Dans le cas d’espèce, on déplore le choix de Bukanga Lonzo au détriment d’autres terres plus généreuses, alors que dans le même temps le gouvernement Matata Ponyo se signalait avec pompe dans la réhabilitation de bâtiments navigants de l’ex-Onatra. N’aurait-on pas mieux fait donc d’exploiter les terres de l’Equateur et réussir l’évacuation des produits par le gros bâtiment MB/Kokolo? Autant Bukanga Lonzo a englouti toute la fortune y affectée, autant le MB/Kokolo est revenu à quai après juste 3 voyages entre Kinshasa et Kisangani.
Nécessité d’innover
En dépit de ses justifications, l’ancien Premier ministre Matata Ponyo porte à son passif plusieurs projets dont la réalisation s’est soldée par un fiasco. Bukanga Lonzo et le MB/Kokolo sont deux éléphants blancs ayant coûté au Trésor public plus de 130 millions de dollars. Pour rien. Une forfaiture étonnamment justifiée aujourd’hui par ses auteurs, prenant appui sur des alibis qui ne tiennent pas la route. A cette liste s’ajoute le projet de « villages agricoles » à travers le pays, demeurés sans trace jusqu’aujourd’hui.

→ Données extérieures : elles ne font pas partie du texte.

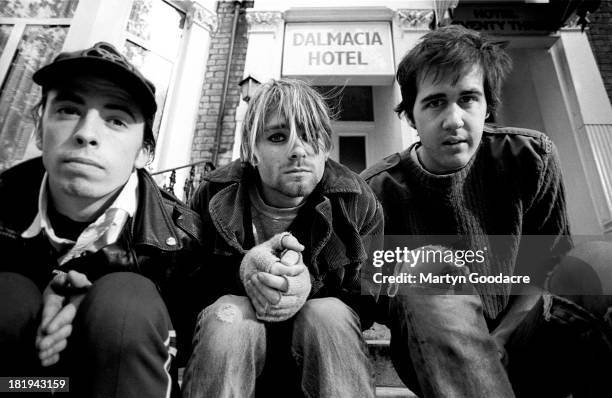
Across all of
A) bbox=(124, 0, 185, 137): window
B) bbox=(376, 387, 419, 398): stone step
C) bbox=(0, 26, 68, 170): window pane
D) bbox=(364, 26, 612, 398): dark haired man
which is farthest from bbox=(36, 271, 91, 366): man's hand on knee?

Etonnante est donc cette volonté du gouvernement Ilunkamba de renflouer encore les caisses de Bukanga Lonzo. A la lumière des études de faisabilité, ne ferait-on pas mieux de financer d’autres projets? En clair, le Premier ministre devait capitaliser ses chances en mettant en place un plan particulier qui vienne de son brain trust, au lieu de s’engouffrer dans des sentiers bâtis avec des objectifs non maîtrisés.
Ressources humaines
Il est fort possible que les projets du genre Bukanga Lonzo déployés dans des provinces se montreraient moins gourmands que le premier. Quitte à conjuguer cet effort avec la nécessaire réhabilitation des routes intérieures et celles de desserte agricole. Tout en faisant recours aux nombreux agronomes dont dispose le pays; on le sait nombre d’entre eux sont morts en raison de leur abandon par le régime de Laurent-Désiré Kabila. Toutefois, certains sont encore en vie et peuvent répondre avantageusement à l’appel de la patrie. Une éminence grise et des praticiens sortis de la prestigieuse faculté d’agronomie de Yangambi dans la province de la Tshopo.
Le Premier ministre Ilunga Ilunkamba aurait-il souscrit à un risque certain de rejoindre le registre des artisans des éléphants blancs? En logique élémentaire on retient que « les mauvaises prémices conduisent à une mauvaise conclusion ». Un Premier ministre averti… Alors.